“Words and Voice: Radio Drama as Audioliteral Text”
Guest lecture by PD Dr. Jarmila Mildorf (University of Paderborn)
In his discussion of audiobooks, Ludwig Jäger (2014) coined the term “Audioliteralität [audioliterality]” to capture the process whereby scripted texts are transcribed into vocal-acoustic ‘palimpsests’ that are unique in their mutual interdependence of words and voice. The resulting “audioliteral texts” are aesthetically quite different from their source texts and require a reception on the part of listeners that is distinct from reading.
Jäger’s term can be applied to radio drama, where an equally complex relationship pertains to the production, performance and broadcasting of a script (see also Hauthal 2021) or – in the case of a radio play adaptation – of a literary source text in the form of an adapted script. Unlike audiobooks in a narrow sense, radio plays further complicate matters because in addition to words and voices, they employ a range of audiophonic means to create sonic storyworlds: sounds, music, silence, electroacoustic manipulation and stereophony (Schmedes 2002, Huwiler 2005).

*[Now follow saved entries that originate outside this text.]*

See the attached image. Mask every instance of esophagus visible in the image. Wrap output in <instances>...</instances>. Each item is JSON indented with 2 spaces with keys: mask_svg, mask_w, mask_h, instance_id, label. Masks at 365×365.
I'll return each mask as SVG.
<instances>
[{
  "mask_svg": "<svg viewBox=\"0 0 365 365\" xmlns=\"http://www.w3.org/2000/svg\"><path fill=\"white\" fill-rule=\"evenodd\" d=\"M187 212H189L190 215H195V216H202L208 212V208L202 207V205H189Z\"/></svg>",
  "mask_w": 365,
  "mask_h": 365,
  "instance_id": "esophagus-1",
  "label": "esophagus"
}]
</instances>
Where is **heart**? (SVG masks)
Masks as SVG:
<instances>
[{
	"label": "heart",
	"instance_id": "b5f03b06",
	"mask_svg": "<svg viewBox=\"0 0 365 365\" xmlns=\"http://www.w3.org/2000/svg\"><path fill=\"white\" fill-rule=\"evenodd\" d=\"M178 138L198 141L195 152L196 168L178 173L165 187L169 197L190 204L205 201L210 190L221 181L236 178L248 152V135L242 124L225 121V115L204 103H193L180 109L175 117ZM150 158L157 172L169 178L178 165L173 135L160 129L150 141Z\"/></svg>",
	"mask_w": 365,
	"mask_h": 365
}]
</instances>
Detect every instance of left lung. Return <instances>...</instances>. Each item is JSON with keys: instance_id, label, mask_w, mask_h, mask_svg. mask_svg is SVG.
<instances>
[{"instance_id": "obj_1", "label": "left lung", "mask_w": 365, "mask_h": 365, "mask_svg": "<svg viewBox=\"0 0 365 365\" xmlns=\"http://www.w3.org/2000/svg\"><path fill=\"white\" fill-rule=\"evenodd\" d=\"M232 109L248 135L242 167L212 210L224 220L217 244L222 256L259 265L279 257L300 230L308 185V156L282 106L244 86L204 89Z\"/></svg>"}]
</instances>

In this talk, I discuss issues surrounding audioliterality in the example of a BBC radio play adaptation of Henry James’s The Turning of the Screw. A close audionarratological analysis (Mildorf and Kinzel 2016, Bernaerts and Mildorf 2021) of (narrator-)characters’ voices and the words they speak reveals how the radio play creates its own strategies for guiding listeners in their interpretations while playfully drawing on the original text’s openness and indeterminacy.
Jarmila Mildorf teaches English language and literature at Paderborn University. Her research interests are in audionarratology, radio drama, music and narrative, socionarratology and conversational storytelling, dialogue studies, autobiography and oral history, narrative medicine and the medical humanities. She is the author of Storying Domestic Violence: Constructions and Stereotypes of Abuse in the Discourse of General Practitioners (2007) and co-editor-in-chief of the book series ‘Narratives and Mental Health’ (Brill). Her ‘Habilitation’ (2018) was on fictional dialogue from a sociocognitive pragmatic perspective. She has furthermore co-edited numerous books and special journal issues to date, including Audionarratology: Interfaces of Sound and Narrative (2016, with Till Kinzel), Dialogue across Media (2017, with Bronwen Thomas), “Narrating Selves and the Literary from the Bible to Social Media” (Partial Answers 17:1 (2019), with Matti Hyvärinen and Mari Hatavara), Radio Art and Music: Culture, Aesthetics, Politics (2020, with Pim Verhulst) and Audionarratology: Lessons from Radio Drama (2021, with Lars Bernaerts).